### Page extract
How will the ban affect US oil prices?

Oil prices rose upon news of Biden’s announcement. The price of oil settled around 4% higher on March 8, with Brent crude futures settling at $127.98 a barrel, a 3.9% increase, with US crude futures settling at $123.70, 3.6% higher. The retail price of gasoline in the US ballooned to record highs on the day of the announcement, with an average cost of $4.173 per gallon. Biden insists that the US government will do everything in its power to reduce the impact of the ban.

“I’m going to do everything I can to minimize Putin’s price hike here at home. In coordination with our partners, we’ve already announced that we’re releasing 60 million barrels of oil from our joint oil reserves. Half of that — 30 million is coming from the United States.”

U.S. oil consumption is nearly 20 million barrels a day so 60 million barrels from the Strategic reserve would meet U.S. consumer and industrial energy needs for about three days.

### Information supplied
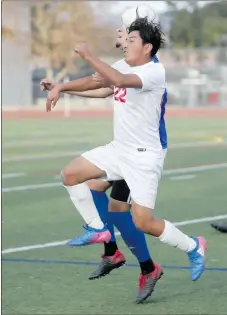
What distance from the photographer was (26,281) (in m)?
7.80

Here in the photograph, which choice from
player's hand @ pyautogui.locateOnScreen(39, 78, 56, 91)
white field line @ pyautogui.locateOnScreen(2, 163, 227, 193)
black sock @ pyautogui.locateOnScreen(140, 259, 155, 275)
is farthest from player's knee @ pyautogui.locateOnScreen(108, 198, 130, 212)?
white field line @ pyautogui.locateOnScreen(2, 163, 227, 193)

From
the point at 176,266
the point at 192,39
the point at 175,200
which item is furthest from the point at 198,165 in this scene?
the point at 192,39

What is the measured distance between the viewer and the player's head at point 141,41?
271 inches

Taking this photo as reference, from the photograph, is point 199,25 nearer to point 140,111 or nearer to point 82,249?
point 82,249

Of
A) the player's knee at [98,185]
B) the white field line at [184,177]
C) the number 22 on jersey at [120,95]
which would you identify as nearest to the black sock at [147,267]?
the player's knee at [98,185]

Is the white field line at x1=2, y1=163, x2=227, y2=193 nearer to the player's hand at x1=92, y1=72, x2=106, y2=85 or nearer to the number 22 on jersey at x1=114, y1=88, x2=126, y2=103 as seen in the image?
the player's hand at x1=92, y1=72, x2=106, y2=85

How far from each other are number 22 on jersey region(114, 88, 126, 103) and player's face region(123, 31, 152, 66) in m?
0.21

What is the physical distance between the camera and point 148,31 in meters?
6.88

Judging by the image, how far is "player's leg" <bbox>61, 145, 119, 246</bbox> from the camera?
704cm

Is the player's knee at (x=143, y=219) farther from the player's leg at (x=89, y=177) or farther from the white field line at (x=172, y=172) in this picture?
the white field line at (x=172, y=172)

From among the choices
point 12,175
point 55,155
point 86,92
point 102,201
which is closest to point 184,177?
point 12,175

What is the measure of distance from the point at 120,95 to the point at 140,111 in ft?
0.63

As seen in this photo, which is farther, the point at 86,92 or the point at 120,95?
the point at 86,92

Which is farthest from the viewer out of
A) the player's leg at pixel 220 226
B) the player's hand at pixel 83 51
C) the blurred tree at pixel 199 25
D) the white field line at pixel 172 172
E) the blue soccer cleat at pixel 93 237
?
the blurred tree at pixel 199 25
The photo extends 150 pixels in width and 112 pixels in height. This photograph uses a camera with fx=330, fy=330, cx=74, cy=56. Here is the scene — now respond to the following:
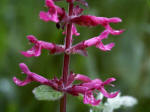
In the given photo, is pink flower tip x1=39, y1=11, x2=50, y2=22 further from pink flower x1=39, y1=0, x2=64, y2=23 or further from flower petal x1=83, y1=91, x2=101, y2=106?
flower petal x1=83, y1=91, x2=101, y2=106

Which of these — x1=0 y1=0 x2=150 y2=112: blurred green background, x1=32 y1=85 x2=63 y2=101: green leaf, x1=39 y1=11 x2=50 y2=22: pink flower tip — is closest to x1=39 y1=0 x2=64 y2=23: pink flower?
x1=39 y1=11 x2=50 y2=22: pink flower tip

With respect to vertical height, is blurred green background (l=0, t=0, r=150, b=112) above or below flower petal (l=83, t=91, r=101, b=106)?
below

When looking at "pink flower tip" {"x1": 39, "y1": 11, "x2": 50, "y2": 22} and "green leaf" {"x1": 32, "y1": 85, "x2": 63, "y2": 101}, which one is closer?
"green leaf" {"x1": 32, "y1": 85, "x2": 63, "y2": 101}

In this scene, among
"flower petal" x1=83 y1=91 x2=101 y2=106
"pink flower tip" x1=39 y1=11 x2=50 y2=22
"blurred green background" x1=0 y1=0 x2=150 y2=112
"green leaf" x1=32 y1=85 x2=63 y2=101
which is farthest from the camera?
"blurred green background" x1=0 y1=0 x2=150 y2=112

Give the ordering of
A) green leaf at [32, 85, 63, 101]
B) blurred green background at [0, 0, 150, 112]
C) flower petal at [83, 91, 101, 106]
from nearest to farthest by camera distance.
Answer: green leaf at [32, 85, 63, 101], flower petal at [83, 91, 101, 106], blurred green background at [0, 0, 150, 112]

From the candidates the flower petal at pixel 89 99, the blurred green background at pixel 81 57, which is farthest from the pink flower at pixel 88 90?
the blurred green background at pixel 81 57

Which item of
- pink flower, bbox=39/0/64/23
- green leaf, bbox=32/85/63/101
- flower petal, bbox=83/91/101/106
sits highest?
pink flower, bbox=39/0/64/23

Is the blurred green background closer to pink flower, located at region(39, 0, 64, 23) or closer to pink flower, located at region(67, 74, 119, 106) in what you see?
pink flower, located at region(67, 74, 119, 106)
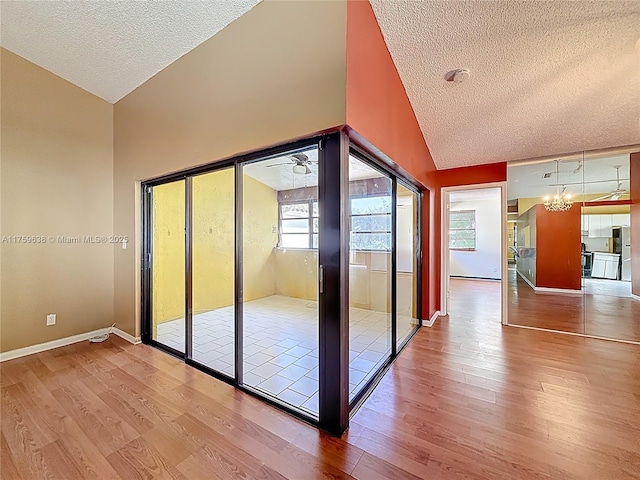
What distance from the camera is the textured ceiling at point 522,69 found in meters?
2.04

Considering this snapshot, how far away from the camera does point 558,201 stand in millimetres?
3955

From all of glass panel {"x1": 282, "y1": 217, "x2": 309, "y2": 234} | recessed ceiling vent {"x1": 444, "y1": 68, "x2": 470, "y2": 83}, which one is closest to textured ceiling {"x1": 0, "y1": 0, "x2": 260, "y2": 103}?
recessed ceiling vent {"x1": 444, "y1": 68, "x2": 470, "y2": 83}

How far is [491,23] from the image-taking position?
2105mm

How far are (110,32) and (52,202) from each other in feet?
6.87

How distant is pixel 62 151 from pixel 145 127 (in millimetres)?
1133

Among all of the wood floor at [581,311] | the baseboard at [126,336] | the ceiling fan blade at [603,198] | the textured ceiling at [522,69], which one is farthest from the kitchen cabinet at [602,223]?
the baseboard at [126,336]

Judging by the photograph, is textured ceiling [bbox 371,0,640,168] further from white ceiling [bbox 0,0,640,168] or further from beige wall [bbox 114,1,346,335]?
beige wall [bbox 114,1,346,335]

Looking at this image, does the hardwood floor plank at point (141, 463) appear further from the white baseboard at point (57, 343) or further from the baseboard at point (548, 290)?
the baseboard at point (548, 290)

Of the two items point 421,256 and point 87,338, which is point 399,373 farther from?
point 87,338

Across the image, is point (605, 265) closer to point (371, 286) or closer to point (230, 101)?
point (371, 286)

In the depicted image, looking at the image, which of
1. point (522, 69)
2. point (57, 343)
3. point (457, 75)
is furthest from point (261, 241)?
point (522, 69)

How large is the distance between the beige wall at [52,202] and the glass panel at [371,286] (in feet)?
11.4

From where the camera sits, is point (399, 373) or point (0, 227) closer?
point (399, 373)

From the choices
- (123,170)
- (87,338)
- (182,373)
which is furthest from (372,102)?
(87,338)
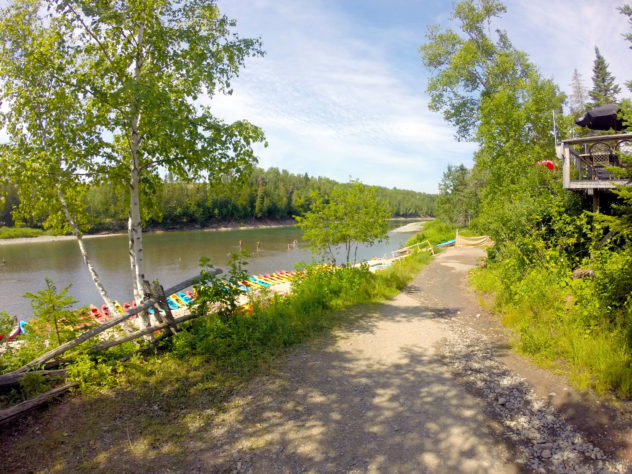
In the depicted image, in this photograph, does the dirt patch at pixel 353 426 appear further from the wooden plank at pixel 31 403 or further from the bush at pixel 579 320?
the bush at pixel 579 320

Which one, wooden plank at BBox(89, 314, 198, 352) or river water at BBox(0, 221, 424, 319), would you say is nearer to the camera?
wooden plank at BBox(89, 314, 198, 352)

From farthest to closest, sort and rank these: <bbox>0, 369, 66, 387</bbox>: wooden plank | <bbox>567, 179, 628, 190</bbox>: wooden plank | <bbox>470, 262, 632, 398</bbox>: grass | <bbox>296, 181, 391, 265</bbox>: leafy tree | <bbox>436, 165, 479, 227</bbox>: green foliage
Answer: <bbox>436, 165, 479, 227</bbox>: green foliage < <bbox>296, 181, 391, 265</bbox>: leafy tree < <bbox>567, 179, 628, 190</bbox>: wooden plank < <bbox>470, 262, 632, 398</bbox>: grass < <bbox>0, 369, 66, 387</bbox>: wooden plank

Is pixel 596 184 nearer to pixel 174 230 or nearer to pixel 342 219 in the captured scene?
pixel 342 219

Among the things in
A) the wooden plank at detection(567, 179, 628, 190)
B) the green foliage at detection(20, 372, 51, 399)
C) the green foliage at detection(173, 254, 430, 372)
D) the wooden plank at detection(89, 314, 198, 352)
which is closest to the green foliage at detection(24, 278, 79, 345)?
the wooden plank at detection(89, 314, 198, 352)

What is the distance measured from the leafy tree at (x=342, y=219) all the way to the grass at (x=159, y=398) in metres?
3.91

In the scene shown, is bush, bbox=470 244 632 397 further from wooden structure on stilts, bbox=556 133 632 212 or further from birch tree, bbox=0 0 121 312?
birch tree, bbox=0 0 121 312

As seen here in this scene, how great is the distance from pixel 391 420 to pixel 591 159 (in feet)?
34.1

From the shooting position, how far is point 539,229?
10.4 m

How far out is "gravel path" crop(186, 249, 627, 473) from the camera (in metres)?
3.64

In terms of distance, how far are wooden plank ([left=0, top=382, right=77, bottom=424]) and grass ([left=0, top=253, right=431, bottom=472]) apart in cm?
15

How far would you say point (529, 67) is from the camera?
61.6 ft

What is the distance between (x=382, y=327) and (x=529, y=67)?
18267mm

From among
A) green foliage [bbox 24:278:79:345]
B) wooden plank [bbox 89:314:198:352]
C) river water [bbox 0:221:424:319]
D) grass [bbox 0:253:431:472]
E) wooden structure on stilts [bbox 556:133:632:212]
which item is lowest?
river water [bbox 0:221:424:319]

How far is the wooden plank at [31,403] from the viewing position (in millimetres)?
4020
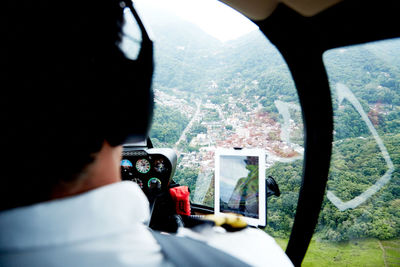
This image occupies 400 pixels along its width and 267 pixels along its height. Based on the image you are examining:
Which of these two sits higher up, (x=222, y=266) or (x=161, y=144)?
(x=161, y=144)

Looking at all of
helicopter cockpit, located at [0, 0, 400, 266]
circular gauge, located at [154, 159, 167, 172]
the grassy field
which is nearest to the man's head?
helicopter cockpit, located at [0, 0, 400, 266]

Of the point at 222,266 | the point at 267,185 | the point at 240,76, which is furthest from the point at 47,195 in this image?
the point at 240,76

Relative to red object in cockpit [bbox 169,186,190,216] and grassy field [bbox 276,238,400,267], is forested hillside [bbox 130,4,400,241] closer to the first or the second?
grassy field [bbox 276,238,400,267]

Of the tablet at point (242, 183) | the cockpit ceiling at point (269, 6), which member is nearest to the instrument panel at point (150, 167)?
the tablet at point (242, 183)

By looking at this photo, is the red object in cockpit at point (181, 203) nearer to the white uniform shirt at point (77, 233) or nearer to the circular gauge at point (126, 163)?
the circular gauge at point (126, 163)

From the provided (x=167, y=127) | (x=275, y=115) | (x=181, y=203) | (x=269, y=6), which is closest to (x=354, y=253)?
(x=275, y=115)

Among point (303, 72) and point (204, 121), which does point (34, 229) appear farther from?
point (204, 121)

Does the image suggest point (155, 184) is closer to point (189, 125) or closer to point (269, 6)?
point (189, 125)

* * *

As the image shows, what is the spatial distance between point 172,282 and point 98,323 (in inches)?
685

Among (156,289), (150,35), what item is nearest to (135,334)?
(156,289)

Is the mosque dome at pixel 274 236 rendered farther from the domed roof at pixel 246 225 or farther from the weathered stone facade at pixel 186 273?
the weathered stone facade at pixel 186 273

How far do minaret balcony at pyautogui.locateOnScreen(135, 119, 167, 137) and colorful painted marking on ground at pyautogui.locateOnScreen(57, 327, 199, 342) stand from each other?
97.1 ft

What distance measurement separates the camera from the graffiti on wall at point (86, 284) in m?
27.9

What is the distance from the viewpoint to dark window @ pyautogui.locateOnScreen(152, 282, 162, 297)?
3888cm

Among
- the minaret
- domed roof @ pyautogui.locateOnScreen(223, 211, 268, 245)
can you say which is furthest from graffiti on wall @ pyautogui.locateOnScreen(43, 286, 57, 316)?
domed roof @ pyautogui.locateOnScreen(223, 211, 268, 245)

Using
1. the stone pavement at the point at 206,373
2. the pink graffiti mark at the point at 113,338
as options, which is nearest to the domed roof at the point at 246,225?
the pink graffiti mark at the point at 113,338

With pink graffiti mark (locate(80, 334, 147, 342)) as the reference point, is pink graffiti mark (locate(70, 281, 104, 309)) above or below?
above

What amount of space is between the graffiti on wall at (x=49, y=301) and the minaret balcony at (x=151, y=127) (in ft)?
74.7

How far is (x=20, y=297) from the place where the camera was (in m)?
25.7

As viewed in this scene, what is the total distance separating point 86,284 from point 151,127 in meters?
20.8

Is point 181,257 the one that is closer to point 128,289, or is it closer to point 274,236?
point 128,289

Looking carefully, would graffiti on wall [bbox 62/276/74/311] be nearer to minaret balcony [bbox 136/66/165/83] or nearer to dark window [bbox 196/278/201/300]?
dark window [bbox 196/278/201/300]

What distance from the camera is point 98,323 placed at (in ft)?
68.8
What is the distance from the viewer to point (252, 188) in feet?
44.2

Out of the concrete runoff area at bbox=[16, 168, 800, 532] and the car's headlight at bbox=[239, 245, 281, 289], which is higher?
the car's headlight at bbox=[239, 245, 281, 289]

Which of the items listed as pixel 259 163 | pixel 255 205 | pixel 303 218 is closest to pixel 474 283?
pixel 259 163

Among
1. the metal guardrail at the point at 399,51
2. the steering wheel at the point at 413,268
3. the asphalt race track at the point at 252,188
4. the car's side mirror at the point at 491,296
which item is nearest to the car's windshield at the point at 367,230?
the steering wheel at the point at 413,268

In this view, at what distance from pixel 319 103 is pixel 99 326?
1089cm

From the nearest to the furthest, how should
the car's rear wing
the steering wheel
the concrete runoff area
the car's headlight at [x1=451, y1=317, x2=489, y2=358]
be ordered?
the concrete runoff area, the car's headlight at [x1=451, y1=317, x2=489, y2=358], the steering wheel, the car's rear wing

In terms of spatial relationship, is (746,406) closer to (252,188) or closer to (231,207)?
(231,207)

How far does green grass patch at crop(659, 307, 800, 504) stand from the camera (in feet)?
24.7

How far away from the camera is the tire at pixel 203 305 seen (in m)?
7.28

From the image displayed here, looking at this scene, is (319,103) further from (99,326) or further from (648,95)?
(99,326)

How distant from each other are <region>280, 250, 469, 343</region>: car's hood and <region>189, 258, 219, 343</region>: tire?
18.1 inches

...

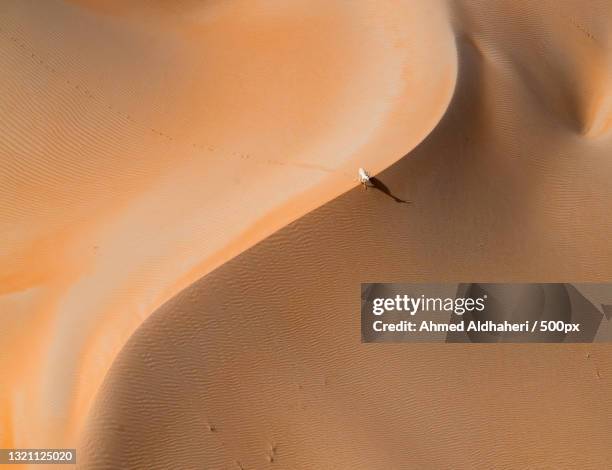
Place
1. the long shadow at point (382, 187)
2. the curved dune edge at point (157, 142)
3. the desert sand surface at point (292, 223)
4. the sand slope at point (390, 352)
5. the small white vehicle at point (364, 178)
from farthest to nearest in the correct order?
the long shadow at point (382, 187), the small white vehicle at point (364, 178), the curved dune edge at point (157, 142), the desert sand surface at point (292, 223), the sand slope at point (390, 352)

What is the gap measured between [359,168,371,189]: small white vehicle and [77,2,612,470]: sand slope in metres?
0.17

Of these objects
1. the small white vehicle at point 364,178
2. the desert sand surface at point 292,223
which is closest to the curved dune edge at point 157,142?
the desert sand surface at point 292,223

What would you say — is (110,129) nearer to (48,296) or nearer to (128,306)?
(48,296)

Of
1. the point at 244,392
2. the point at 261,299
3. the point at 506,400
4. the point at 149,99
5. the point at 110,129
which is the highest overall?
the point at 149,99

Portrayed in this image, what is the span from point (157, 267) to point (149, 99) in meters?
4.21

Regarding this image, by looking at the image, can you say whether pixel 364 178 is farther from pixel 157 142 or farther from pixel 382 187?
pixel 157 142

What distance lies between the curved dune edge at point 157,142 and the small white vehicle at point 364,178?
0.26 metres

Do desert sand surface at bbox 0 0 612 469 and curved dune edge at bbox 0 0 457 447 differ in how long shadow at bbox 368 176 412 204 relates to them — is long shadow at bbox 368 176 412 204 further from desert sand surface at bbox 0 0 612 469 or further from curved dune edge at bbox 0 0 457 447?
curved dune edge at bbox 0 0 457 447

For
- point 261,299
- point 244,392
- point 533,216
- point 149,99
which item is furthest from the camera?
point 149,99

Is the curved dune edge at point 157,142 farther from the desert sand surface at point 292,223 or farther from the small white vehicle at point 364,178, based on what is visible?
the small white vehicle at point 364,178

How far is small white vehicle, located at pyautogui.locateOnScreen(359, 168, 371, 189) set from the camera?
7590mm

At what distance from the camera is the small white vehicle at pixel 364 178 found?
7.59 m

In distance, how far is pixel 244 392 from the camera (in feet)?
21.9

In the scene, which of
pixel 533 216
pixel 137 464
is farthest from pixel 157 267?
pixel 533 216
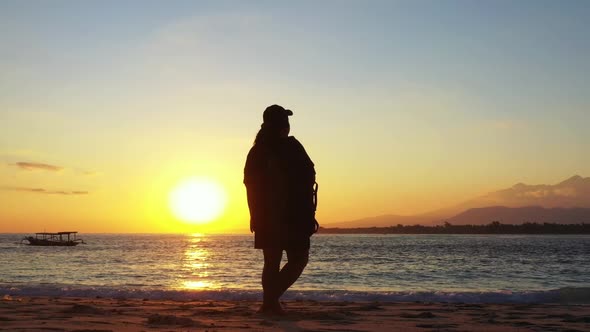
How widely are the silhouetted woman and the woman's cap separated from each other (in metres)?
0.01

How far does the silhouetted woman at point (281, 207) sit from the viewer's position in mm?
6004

### Activity list
1. List every dollar amount that appears in the passage on oil prices.
2. From the passage on oil prices, extract the text between "How will the" and "of the ban.", inclusive.
None of the material is needed for this work.

### Exercise solutions
1. $127.98, $123.70, $4.173

2.
How will the ban affect US oil prices?

Oil prices rose upon news of Biden’s announcement. The price of oil settled around 4% higher on March 8, with Brent crude futures settling at $127.98 a barrel, a 3.9% increase, with US crude futures settling at $123.70, 3.6% higher. The retail price of gasoline in the US ballooned to record highs on the day of the announcement, with an average cost of $4.173 per gallon. Biden insists that the US government will do everything in its power to reduce the impact of the ban.